**What to do**
Please retype the data below line for line and leave out every picture.

**Supplied records**

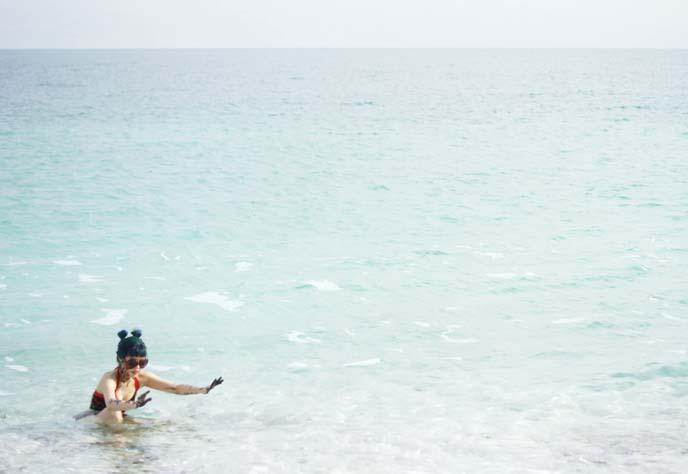 girl floating in dead sea water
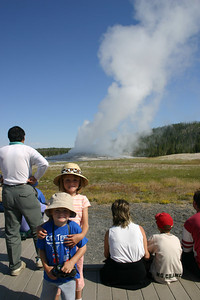 Christopher and Sydney in front of Old Faithful Geyser in Yellowstone National Park. Our timing was perfect as we didn't have to wait long to see it erupt.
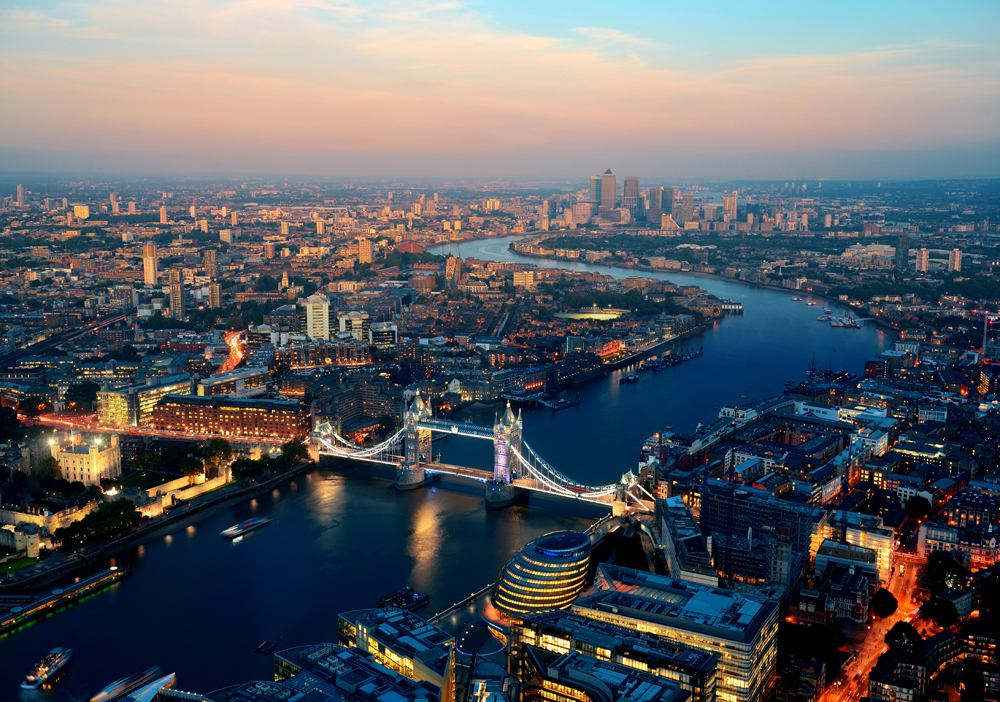 Aerial view of Tower Bridge and Thames River at sunset, London, England, UK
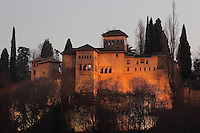 The Tower of the Ladies or Partal, or Torre de las Damas at night, built under Muhammad III in the 14th century, in the old Palacio del Partal, Alhambra Palace, Granada, Andalusia, Southern Spain. The Alhambra was begun in the 11th century as a castle, and in the 13th and 14th centuries served as the royal palace of the Nasrid sultans. The huge complex contains the Alcazaba, Nasrid palaces, gardens and Generalife. Granada was listed as a UNESCO World Heritage Site in 1984. Picture by Manuel Cohen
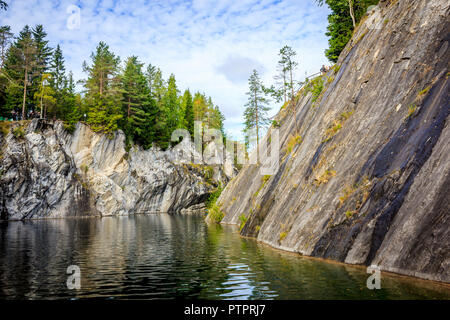 Marble quarry Ruskeala. Invalid marble quarry. Sights of Karelia in Russia. Quarry marble. Pieces and layers of marble. - Stock Photo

**Output for this task**
 girl floating in dead sea water
 Christopher and Sydney in front of Old Faithful Geyser in Yellowstone National Park. Our timing was perfect as we didn't have to wait long to see it erupt.
 Aerial view of Tower Bridge and Thames River at sunset, London, England, UK
 The Tower of the Ladies or Partal, or Torre de las Damas at night, built under Muhammad III in the 14th century, in the old Palacio del Partal, Alhambra Palace, Granada, Andalusia, Southern Spain. The Alhambra was begun in the 11th century as a castle, and in the 13th and 14th centuries served as the royal palace of the Nasrid sultans. The huge complex contains the Alcazaba, Nasrid palaces, gardens and Generalife. Granada was listed as a UNESCO World Heritage Site in 1984. Picture by Manuel Cohen
 Marble quarry Ruskeala. Invalid marble quarry. Sights of Karelia in Russia. Quarry marble. Pieces and layers of marble. - Stock Photo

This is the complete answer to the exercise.